◆ Apply what you read:
**A)** In the crash discussion, which byte value is written repeatedly to poison most objects when they are freed?
**B)** Using the crash discussion, explain why the writer concludes that the object behind mView.mRawPtr is not the source of the problem.
**C)** Pick up the crash discussion at the point where it stops and continue writing it.

◆ Passage for review:
=== Begin Enclosure ===
I spun off bug 1824872 for comment 15 - comment 17, since it seems like probably an independent issue.

I'm hoping bug 1824957 helps here.

Depends on: 1824957
Flags: needinfo?(emilio)

So we still see crashes on 113 beta, but only late beta, which is a bit bizarre as noted above. I went through the prefs that we tweak on early-vs-late beta and I don't see anything that could potentially be related off-hand... :/

Flags: needinfo?(emilio)

But I'm confused, nsTreeBodyFrame::mView is a nsITreeView, not an nsView?

Flags: needinfo?(yjuglaret)

So that means that mView.mRawPtr is dead, which means that someone (else, probably?) manually decremented the reference count or messed up the reference content.

Sorry, what I wrote was (again) wrong.

The main point is wanted to convey is that 0x7ffffffff0de7fff is not a random value. It is the result of calling mozWritePoison(). This is a crucial hint that we should try to use for solving this crash.

When we free most objects, we will use e5 repeatedly to poison them. This is what arena_dalloc()'s MaybePoison() does. This is how the object behind mView.mRawPtr gets poisoned after it gets freed. Hence the problem is not with that object (contrary to what I wrote before).

In a few locations, we do a similar kind of poisoning, except we do it with pattern 0x7ffffffff0de7fff and not e5. In particular, 0x7ffffffff0de7fff is used to poison nsTreeBodyFrame objects after they are destroyed. This goes through the following path:

So, with high confidence this time, what we see in these crashes is that the layout of our nsTreeBodyFrame object has already been poisoned after it was freed through nsTreeBodyFrame::DestroyFrom(). Yet, we are now handling a blur event, that ends up calling nsTreeBodyFrame::SetFocused() on that same freed (and poisoned) nsTreeBodyFrame object. So, when we try to access its mView.mRawPtr, the value we get back is (nsITreeView*)0x7ffffffff0de7fff. When we try to use that pointer, we crash.

I think this is the JavaScript handler definition that ends up calling into nsTreeBodyFrame::SetFocused():

      this.addEventListener(
        "blur",
        event => {
          this.focused = false;
          if (event.target == this.inputField) {
            this.stopEditing(true);
          }
        },
        true
      );

This calls into XULTreeElement::SetFocused(), which calls nsTreeBodyFrame::SetFocused() on the nsTreeBodyFrame* returned by XULTreeElement::GetTreeBodyFrame().

void XULTreeElement::SetFocused(bool aFocused) {
  nsTreeBodyFrame* body = GetTreeBodyFrame();
  if (body) {
    body->SetFocused(aFocused);
  }
}

There, XULTreeElement::GetTreeBodyFrame() will most often return the cached pointer value stored in the mTreeBody field of the XULTreeElement. But this field is a raw pointer and I don't see any ref counting occur when the pointer is cached.
=== End Enclosure ===
◆ Data extract:
=== Begin Enclosure ===
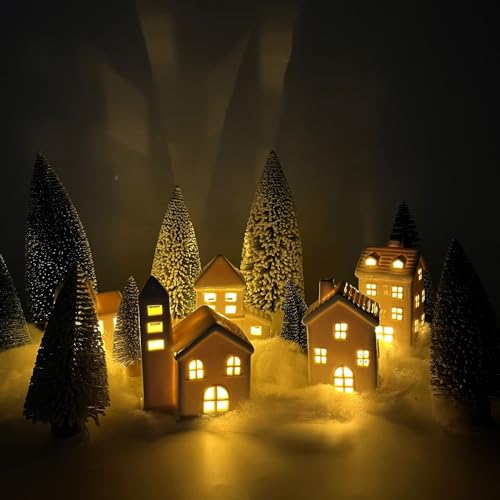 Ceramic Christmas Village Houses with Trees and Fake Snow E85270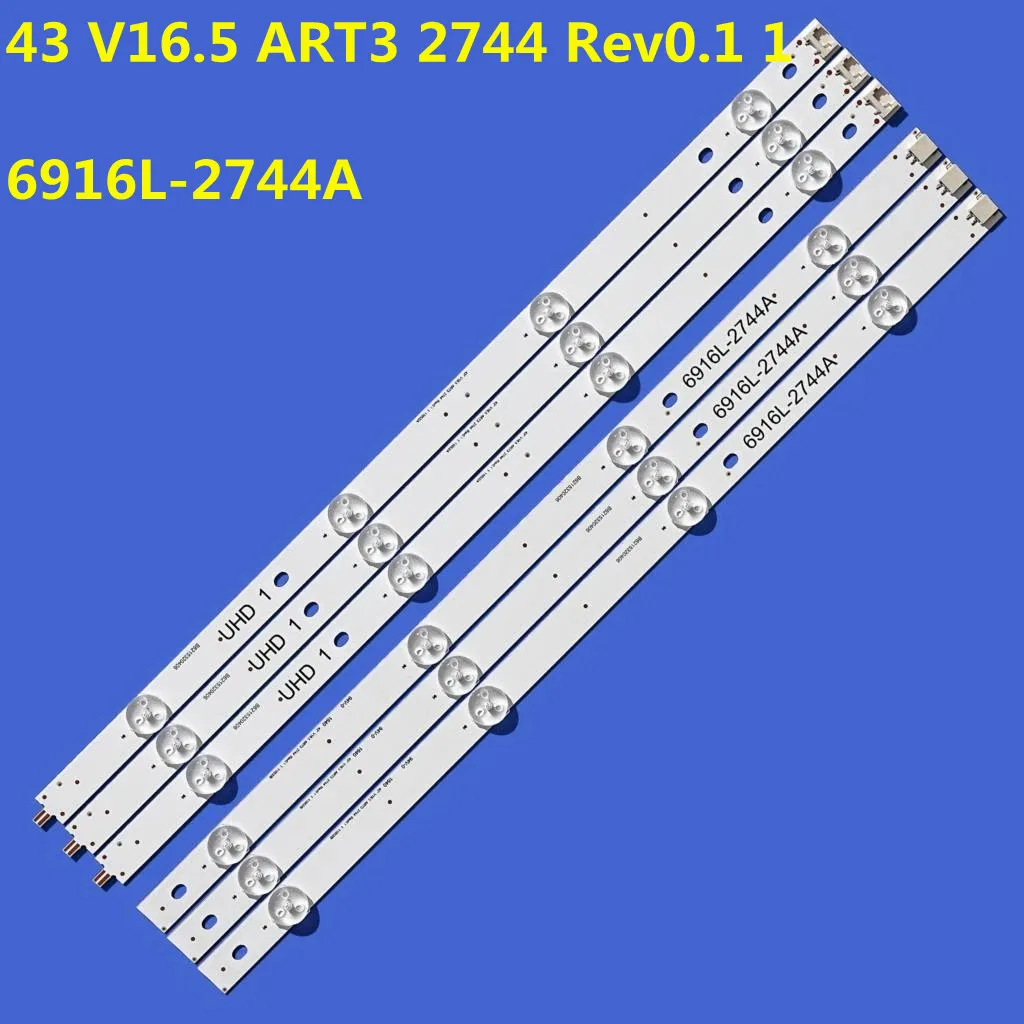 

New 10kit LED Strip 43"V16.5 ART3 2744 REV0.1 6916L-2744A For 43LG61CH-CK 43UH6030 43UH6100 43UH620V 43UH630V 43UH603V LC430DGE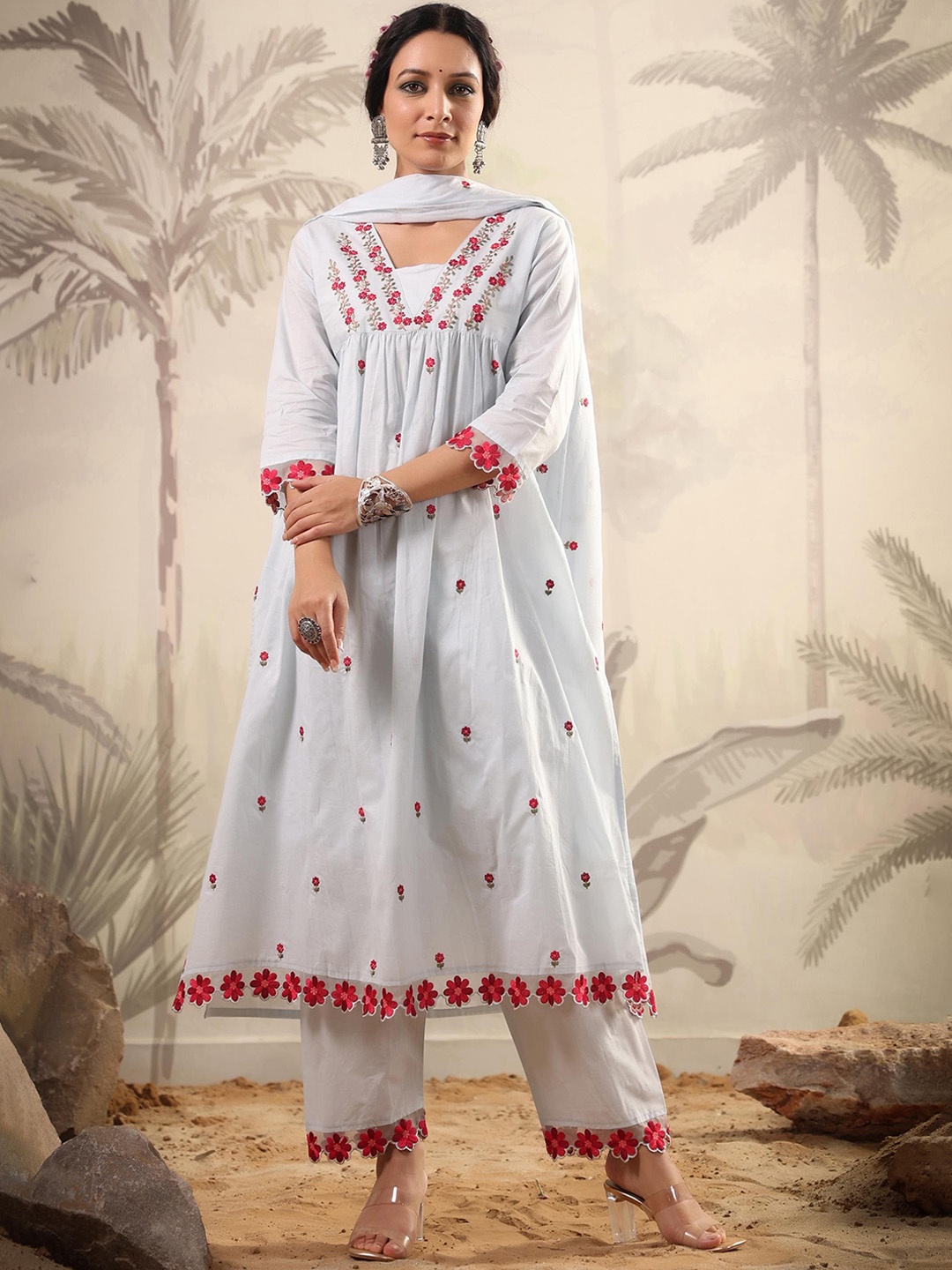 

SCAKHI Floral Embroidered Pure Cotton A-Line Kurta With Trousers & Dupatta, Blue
=== End Enclosure ===
◆ Exercise answers:
**A)** The value e5.

**B)** Most freed objects are poisoned with e5, but the crashing value 0x7ffffffff0de7fff is the pattern used to poison nsTreeBodyFrame objects after they are destroyed. This means the nsTreeBodyFrame itself had already been freed and poisoned. Reading mView.mRawPtr from it returned the poison value, so the fault lies with the frame and not with the object mView points to.

**C)**
I think that the nsFocusManager could be properly retaining the XULTreeElement, but that then the XULTreeElement would fail to guarantee that the pointer in mTreeBody lives for at least as long as the XULTreeElement itself, which would then result in this crash.

Group: core-security

There is some mechanism in place to try to guarantee that mTreeBody outlives the XULTreeElement: nsTreeBodyFrame::DestroyFrom() will call mTree->BodyDestroyed(mTopRowIndex); if mTree is set for that nsTreeBodyFrame. That will in turn set mTreeBody to nullptr for that XULTreeElement. This raises some questions:

  • Are we sure that mTree is always correctly set for any nsTreeBodyFrame whose pointer is part of the layout of a XULTreeElement? As far as I can tell, mTree is set only when we call into nsTreeBodyFrame::GetBaseElement(). Do we always call into that function for these nsTreeBodyFrame objects? Are we sure that this function finds the correct XULTreeElement?
  • Are we sure that after mTreeBody has been set to nullptr following a call to XULTreeElement::BodyDestroyed, the next call to XULTreeElement::GetTreeBodyFrame() cannot set it back to the same nsTreeBodyFrame*?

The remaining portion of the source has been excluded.